Was ist eine Leihmutterschaft?

Als Leihmütter werden Frauen bezeichnet, die für die Dauer einer Schwangerschaft ihre Gebärmutter sozusagen "verleihen", um für eine andere Person bzw. mehrere Personen ein Kind zu gebären. Grundsätzlich gibt es drei Varianten einer Leihmutterschaft:

Entweder wird dafür das genetische Material - also die befruchtete Eizelle - der bestellenden Eltern in die Leihmutter implantiert, die fortan den Embryo in sich trägt und das Baby zur Welt bringen wird. Die Mutter, die den Auftrag gegeben hat, wird in diesem Fall zur "sozialen Mutter". Dieses Verfahren wird zum Beispiel angewandt, wenn die Frau keine Gebärmutter mehr hat. Die soziale Mutter und die Gebärende sind verschiedene Personen.

Andererseits ist es möglich, das Sperma des auftraggebenden Mannes einer "Tragemutter" zu inseminieren - das heißt in diesem Fall wird die Eizelle der Leihmutter befruchtet. Dann sind genetisch gesehen austragende und gebärende Frau identisch.

Im dritten Fall ist es möglich, dass die genetische Elternschaft vollständig aufgehoben ist. Dann stammen sowohl die Ei- als auch die Samenzelle von Fremdspendern.

Sind Leihmutterschaften in Deutschland erlaubt?

Nein. Das Embryonenschutzgesetz verbietet jede ärztliche Leistung, die eine Leihmutterschaft ermöglichen würde und stellt diese unter Strafe (bis zu drei Jahre Haft oder Geldbußen). Ebenfalls ist die Vermittlung von Leihmüttern hierzulande laut dem Adoptionsvermittlungsgesetz verboten. Falls es trotz bestehender Verbote zu einer Leihmutterschaft kommt, ist rechtlich nicht eindeutig geklärt, wer als Mutter und Vater des Kindes gilt.

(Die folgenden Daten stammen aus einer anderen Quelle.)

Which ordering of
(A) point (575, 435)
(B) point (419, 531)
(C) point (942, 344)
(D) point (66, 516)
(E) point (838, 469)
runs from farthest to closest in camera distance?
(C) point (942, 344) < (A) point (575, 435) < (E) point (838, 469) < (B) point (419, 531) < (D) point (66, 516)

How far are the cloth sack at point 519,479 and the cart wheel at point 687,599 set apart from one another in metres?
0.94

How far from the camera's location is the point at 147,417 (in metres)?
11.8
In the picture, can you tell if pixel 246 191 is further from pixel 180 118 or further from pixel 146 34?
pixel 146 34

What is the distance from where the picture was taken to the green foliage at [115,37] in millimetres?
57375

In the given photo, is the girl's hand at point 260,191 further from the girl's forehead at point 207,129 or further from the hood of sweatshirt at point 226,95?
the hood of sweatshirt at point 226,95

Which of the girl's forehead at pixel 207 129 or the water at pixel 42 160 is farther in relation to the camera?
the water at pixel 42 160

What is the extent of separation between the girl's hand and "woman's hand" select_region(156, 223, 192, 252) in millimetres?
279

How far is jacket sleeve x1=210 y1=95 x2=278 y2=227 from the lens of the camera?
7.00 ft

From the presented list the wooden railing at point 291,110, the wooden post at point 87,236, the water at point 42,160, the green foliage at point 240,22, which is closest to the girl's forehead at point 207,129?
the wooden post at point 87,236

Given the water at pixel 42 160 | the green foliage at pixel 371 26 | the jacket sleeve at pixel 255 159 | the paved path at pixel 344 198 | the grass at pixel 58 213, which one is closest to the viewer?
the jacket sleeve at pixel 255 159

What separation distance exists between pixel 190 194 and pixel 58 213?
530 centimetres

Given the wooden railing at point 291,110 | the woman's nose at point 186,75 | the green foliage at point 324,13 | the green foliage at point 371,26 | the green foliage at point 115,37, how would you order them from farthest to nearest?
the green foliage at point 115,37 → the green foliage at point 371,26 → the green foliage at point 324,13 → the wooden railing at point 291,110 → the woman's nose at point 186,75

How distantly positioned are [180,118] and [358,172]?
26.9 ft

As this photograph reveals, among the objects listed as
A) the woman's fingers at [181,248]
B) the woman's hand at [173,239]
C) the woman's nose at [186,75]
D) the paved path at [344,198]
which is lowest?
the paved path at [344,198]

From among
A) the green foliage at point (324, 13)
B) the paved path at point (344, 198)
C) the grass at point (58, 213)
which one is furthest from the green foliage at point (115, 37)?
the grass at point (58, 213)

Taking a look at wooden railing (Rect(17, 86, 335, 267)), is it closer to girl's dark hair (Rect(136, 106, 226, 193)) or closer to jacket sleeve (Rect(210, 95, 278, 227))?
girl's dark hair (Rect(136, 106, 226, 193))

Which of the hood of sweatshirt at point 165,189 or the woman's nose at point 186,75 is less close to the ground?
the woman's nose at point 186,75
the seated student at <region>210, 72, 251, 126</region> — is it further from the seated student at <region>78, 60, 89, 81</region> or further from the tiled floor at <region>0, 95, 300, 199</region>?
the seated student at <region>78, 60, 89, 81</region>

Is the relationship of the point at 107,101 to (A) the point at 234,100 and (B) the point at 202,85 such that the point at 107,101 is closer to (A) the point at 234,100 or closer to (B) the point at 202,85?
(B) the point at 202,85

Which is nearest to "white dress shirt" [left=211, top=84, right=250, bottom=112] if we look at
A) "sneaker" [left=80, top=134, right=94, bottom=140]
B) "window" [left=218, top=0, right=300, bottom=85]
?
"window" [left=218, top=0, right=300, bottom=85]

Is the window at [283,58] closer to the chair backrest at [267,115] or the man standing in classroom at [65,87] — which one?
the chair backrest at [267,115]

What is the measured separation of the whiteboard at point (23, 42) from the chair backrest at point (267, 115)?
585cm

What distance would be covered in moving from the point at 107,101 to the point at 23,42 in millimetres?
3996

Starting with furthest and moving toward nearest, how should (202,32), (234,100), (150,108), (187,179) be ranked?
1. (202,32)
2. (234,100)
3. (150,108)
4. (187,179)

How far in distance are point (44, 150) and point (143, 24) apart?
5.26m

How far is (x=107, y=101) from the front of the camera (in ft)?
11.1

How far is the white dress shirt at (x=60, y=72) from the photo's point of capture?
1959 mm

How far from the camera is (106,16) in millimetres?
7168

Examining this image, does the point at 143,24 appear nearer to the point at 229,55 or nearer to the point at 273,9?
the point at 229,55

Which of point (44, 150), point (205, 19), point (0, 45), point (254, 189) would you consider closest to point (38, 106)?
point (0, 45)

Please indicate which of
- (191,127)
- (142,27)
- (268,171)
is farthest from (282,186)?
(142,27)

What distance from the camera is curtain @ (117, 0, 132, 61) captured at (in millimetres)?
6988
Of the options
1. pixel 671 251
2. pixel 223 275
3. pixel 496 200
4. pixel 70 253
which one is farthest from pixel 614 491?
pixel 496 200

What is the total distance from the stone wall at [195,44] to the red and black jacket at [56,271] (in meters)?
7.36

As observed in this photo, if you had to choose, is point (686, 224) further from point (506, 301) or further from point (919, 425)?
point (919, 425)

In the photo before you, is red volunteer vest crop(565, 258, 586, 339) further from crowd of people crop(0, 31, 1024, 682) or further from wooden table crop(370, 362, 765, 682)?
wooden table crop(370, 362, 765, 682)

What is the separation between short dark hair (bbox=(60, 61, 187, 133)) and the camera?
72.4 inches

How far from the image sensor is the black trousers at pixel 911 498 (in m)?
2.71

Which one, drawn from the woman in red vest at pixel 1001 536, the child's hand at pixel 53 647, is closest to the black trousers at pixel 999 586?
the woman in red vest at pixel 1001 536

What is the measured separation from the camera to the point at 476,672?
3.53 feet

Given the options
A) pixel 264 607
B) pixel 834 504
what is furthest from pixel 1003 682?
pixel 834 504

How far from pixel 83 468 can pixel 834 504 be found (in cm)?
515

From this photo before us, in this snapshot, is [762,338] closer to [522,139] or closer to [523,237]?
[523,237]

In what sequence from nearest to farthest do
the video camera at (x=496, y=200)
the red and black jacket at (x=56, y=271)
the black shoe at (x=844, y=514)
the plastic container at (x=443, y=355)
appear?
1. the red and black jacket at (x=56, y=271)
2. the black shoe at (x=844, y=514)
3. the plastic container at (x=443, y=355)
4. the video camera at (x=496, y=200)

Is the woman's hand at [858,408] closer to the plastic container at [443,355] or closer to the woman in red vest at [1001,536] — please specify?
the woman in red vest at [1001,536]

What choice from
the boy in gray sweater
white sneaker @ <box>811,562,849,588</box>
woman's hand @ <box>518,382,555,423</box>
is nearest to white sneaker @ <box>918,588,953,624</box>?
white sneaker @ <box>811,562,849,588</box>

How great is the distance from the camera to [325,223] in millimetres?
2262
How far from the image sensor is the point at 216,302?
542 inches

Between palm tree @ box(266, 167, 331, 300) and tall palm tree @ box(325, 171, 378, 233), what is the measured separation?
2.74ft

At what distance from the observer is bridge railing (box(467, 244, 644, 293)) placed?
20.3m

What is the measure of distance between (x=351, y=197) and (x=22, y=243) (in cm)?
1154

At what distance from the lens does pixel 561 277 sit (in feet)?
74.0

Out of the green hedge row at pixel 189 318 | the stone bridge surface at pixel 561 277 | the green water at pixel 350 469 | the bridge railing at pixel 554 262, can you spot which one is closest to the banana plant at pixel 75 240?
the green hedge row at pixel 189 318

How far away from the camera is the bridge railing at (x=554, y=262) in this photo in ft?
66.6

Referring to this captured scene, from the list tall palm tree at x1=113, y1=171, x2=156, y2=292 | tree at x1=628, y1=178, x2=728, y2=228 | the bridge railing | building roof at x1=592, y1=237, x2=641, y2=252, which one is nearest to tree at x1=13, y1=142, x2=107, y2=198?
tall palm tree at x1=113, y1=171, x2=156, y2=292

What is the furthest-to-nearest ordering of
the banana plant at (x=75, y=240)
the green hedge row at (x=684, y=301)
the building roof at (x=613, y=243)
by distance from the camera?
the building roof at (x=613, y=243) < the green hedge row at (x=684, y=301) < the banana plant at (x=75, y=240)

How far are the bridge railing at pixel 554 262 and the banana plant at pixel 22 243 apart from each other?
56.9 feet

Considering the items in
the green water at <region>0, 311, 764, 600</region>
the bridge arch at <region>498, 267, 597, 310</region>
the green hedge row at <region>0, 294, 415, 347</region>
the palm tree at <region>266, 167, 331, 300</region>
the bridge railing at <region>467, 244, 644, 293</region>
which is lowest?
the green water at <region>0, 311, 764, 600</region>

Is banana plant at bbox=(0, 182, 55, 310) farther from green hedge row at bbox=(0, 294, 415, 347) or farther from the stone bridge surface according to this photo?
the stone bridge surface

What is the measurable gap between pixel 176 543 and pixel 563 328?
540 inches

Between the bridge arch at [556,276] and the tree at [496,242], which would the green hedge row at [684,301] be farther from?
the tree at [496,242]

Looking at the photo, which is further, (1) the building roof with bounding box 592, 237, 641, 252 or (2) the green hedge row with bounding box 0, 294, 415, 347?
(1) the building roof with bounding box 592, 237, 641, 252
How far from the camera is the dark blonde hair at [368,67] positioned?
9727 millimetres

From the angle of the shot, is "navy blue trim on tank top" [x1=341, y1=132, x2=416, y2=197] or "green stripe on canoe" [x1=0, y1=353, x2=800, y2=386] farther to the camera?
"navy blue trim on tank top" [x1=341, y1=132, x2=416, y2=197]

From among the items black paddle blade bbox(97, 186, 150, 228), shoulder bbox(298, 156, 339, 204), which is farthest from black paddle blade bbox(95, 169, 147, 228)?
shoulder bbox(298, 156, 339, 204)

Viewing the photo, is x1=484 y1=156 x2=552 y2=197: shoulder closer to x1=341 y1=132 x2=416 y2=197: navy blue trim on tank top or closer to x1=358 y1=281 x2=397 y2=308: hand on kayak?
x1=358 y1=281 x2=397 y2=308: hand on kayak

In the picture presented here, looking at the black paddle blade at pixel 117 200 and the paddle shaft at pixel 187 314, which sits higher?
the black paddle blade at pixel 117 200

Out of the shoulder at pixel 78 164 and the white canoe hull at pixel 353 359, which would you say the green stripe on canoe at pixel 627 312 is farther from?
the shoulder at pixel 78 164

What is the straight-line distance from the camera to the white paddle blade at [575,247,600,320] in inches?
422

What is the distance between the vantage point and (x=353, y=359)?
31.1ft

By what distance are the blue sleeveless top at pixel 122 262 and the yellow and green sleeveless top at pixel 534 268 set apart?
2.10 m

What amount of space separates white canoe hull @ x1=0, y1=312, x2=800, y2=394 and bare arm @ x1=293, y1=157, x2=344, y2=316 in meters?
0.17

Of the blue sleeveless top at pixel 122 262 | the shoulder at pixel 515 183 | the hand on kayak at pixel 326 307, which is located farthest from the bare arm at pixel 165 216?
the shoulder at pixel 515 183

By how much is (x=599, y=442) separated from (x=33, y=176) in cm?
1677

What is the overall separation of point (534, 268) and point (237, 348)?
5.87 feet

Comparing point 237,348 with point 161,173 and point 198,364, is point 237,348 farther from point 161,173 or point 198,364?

Wie ist die rechtliche Lage in anderen Ländern?

Innerhalb der EU ist die Rechtslage unterschiedlich: In 15 der 28 Mitgliedsstaaten ist die Leihmutterschaft per Gesetz verboten. In Russland und den USA sind Leihmutterschaften dagegen zumindest für homosexuelle Paare erlaubt. Unabhängig von sexueller Neigung sind Leihmutterschaften zudem in Belgien, Griechenland, dem Vereinigten Königkeit, Israel, Australien und den Niederlanden gestattet.